Pertandingan Timnas U-22 Indonesia melawan Vietnam di Semifinal Piala AFF U-22, Minggu (24/2/2019), berjalan keras. Total, sebanyak 8 kartu kuning yang dikeluarkan oleh wasit Thant Zin Oo selama pertandingan berlangsung.
Timnas U-22 mendapat hukuman yang paling banyak setelah 6 pemainnya diganjar wasit dengan kartu kuning. Akan tetapi, pelatih Vietnam Nguyen Quoc Tuan berkata lain. Menurutnya, wasit asal Myanmar itu berat sebelah dan terlalu menguntungkan Indonesia.
Ada beberapa momen yang menurut Quoc Tuan harusnya diberikan pelanggaran oleh wasit. Akan tetapi, memilih untuk tak meniup peluitnya.
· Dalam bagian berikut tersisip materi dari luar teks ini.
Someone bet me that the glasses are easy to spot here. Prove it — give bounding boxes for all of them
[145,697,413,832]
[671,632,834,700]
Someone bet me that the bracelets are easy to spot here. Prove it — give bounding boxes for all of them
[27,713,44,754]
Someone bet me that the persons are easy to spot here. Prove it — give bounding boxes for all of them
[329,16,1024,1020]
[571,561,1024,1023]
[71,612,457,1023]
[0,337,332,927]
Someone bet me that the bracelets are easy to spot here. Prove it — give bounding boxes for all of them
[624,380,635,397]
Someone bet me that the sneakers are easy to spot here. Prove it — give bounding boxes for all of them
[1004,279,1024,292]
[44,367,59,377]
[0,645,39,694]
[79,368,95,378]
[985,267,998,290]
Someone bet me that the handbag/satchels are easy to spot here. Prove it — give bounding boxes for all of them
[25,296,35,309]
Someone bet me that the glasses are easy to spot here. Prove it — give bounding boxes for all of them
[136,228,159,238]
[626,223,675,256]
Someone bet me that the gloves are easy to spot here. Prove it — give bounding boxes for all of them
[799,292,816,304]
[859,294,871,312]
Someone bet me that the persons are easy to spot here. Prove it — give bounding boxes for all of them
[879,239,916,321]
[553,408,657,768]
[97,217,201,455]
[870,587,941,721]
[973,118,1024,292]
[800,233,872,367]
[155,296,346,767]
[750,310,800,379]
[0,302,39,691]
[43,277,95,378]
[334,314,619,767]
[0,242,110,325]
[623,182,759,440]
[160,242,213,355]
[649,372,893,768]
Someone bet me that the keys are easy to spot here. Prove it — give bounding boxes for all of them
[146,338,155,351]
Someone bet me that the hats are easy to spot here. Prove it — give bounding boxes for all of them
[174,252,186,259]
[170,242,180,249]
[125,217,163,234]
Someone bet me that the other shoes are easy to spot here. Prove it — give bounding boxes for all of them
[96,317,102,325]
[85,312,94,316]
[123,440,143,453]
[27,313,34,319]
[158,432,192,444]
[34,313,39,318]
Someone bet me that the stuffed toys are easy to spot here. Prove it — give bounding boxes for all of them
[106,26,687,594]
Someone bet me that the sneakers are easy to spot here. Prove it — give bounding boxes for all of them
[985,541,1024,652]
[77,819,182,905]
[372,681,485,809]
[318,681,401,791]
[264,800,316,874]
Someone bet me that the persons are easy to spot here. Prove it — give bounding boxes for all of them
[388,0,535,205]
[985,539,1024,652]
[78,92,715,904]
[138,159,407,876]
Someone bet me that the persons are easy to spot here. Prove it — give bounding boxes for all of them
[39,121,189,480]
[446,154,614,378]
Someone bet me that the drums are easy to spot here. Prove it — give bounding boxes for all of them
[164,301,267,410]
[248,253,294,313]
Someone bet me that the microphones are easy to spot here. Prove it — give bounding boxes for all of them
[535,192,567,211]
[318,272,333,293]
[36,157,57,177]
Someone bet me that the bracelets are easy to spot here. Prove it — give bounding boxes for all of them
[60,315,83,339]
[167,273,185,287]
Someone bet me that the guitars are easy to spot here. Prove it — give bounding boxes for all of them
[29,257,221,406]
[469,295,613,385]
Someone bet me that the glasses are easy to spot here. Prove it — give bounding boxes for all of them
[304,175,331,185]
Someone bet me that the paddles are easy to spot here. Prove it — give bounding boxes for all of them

Untungnya, Timnas U-22 berhasil memetik kemenangan. Gol melalui tendangan bebas Luthfi Kamal pada menit ke-70 sudah cukup mengantarkan 'Garuda Muda' ke pertandingan final.
Kerasnya pertandingan tersebut diakui oleh penggawa Timnas U-22 Awan Setho. Menurut pemain yang berposisi sebagai penjaga gawang, Vietnam tak memperlihatkan respek kepada timnya.
"Pertandingan yang keras dan ketat. Tapi, di sisi lain masih ada sisi respek. Namun, di sana Vietnam kurang mengharagi kami. Untung, semua berjalan lancar sih," ucap Awan Setho usai pertandingan.
Pada laga semifinal, Awan Setho tampil cukup baik. Ada beberapa penyelamatan yang berhasil dilakukan oleh penjaga gawang asal Bhayangkara FC ini.
"Itu buat motivasi tersendiri sih. Yang penting tetap fokus saja sampai akhir pertandingan," ujar Awan.
Perihal laga final, Awan tak mau banyak berkomentar. Pemain yang juga membela Timnas U-23 saat Asian Games 2018 itu lebih memilih memperlihatkan kemampuanya di laga final nanti.
"Tidak mau banyak bicara. Yang penting tunjukkan saat pertandingan final nanti," pungkasnya.